2025 VCAA6 marksIn the table below, explain one role that each of the accessory organs has in the digestion of fat. Accessory organ: liver, gall bladder, pancreas.Show worked answer →
Two marks are available for each of the three accessory organs (one to name the role, one to explain its effect on fat).
- Liver
- The liver produces bile. Bile emulsifies fat, breaking large fat globules into smaller droplets, which increases the surface area available for the enzyme lipase to act on.
- Gall bladder
- The gall bladder stores and concentrates the bile made by the liver and releases it into the small intestine (duodenum) when fatty food arrives, so emulsification can occur where fat digestion happens.
- Pancreas
- The pancreas secretes the enzyme lipase (pancreatic lipase) into the small intestine. Lipase chemically digests the emulsified fat, breaking it down into fatty acids and glycerol that can be absorbed.
Markers want a distinct, correct role for each organ. Note that bile emulsifies but is not an enzyme, so it is lipase from the pancreas that does the chemical breakdown.
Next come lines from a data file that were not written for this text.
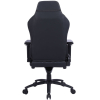 Кресло игровое Cactus CS-CHR-0112BL-M черный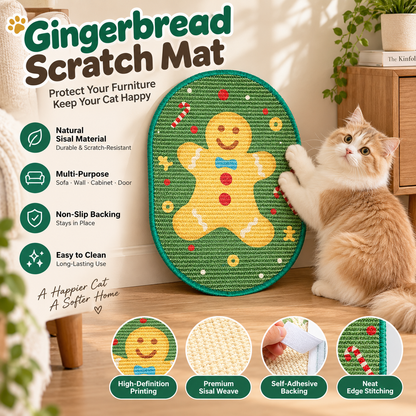 Best Pet Toys™ Christmas Sisal Cat Scratcher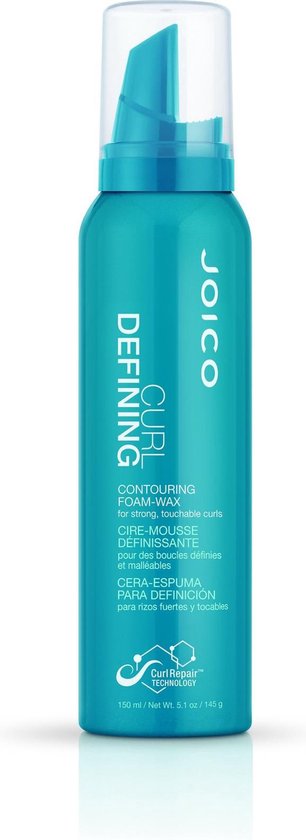 JOICO Curl Defining Contouring Foam-Wax - 150 ml - Wax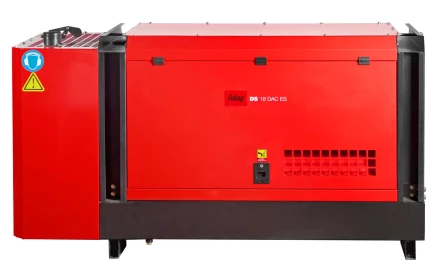 Электростанция дизельная Fubag DS 18 DAC ES купить в Урае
2023 VCAA3 marksA person with a lactose intolerance is comparing milk types. Explain the physiology of an intolerance to lactose and provide one reason why an individual with an intolerance to lactose can consume small amounts of cow's milk.Show worked answer →
Two marks for the physiology and one mark for the reason small amounts are tolerated.
Physiology (2 marks). Lactose is the sugar (a disaccharide) in milk. A person with lactose intolerance produces little or no lactase, the enzyme made in the small intestine that breaks lactose down into glucose and galactose for absorption. Without enough lactase, undigested lactose passes into the large intestine where gut bacteria ferment it, drawing in water and producing gas. This causes symptoms such as bloating, flatulence, abdominal pain and diarrhoea.
Reason small amounts are tolerated (1 mark). A small serve contains only a small amount of lactose, which the limited amount of lactase that is still produced can partly break down. The reduced lactose load stays below the threshold that triggers noticeable symptoms, so a small quantity can be consumed without discomfort.